Might as well call his administration a politburo, huh?
[quote]MaximusB wrote:
[quote]smh23 wrote:
[quote]MaximusB wrote:
SMH,
I don’t give a shit about a label, if you take money from me to give to someone else, I would call you someone I do not agree with.
[/quote]
Then you don’t agree with government in general and particularly with government in the United States. Do you think that taxes weren’t paid and food stamps weren’t printed under Reagan or Nixon? Do you think that cops and firemen and soldiers were paid out of some kind of private fund until Obama took office? Do you honestly feel like anyone needs to justify the concept of taxation in the year 2012? [/quote]
When we look at what is being done with that money in 2012, yes. [/quote]
This is a debate that was settled centuries ago. If you think income tax collection is immoral, your problems run far deeper than President Obama. You could always move to Qatar or Oman, though.
[quote]pushharder wrote:
[quote]Legionary wrote:
Perhaps they are simply trying to rile up those readers who are unable/unwilling to utilize critical thinking and set aside preconceived biases? Do you honestly think that PROPAGANDA by its very nature is motivated by what is explicitly presented to the target audience?..
[/quote]
Maybe.
Why would they want to do this?
What motive for this “propaganda” might they have?

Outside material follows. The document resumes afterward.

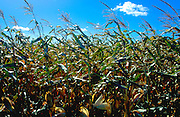 Field of corn.  Northfield Minnesota USA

Why would their English speaking version want to drive home the point that Bam is a communist? What could they hope to gain from this “ridiculous notion?”
Was Pravda just appealing to its conservative American readership? Do you think Pravda HAS a conservative American readership?[/quote]
Do you have a point, a position you hold? Your stance has been subtly shifting throughout this thread.
[quote]smh23 wrote:
Just to be clear, is anyone here explicitly contending that Obama is in fact a communist?[/quote]
What’s with the nitpicking? Do you deny that he’s a socialist? Is there a meaningful difference between a hardcore community organiser/socialist and a Communist? What meaningful criticism do you have of someone who uses the term Communist instead of socialist or community organiser?
[quote]smh23 wrote:
The salient parties here are economists and economic advisers, so why don’t we take a look at the four or five shady Commies with whom he’s surrounded himself since taking the Oath: Lawrence Summers, Timothy Geithner, Ben Bernanke (surely this makes W. a Red too, no?), and Steven Rattner, who founded a private equity firm and worked as an investment banker at Morgan Stanley for decades
[/quote]
You didn’t read up on Saul Alinsky’s community organising tactics did you? Alinsky preached infiltrating the enemy and compromise as a means to an end. Obama would never have got where he is without compromise, or Saul Alinsky for that matter.
[quote]
…before he was appointed by President Obama to spearhead the auto bailout.
Might as well call his administration a politburo, huh?[/quote]
You mean the one where he bought 61% of GM, essentially nationalising it?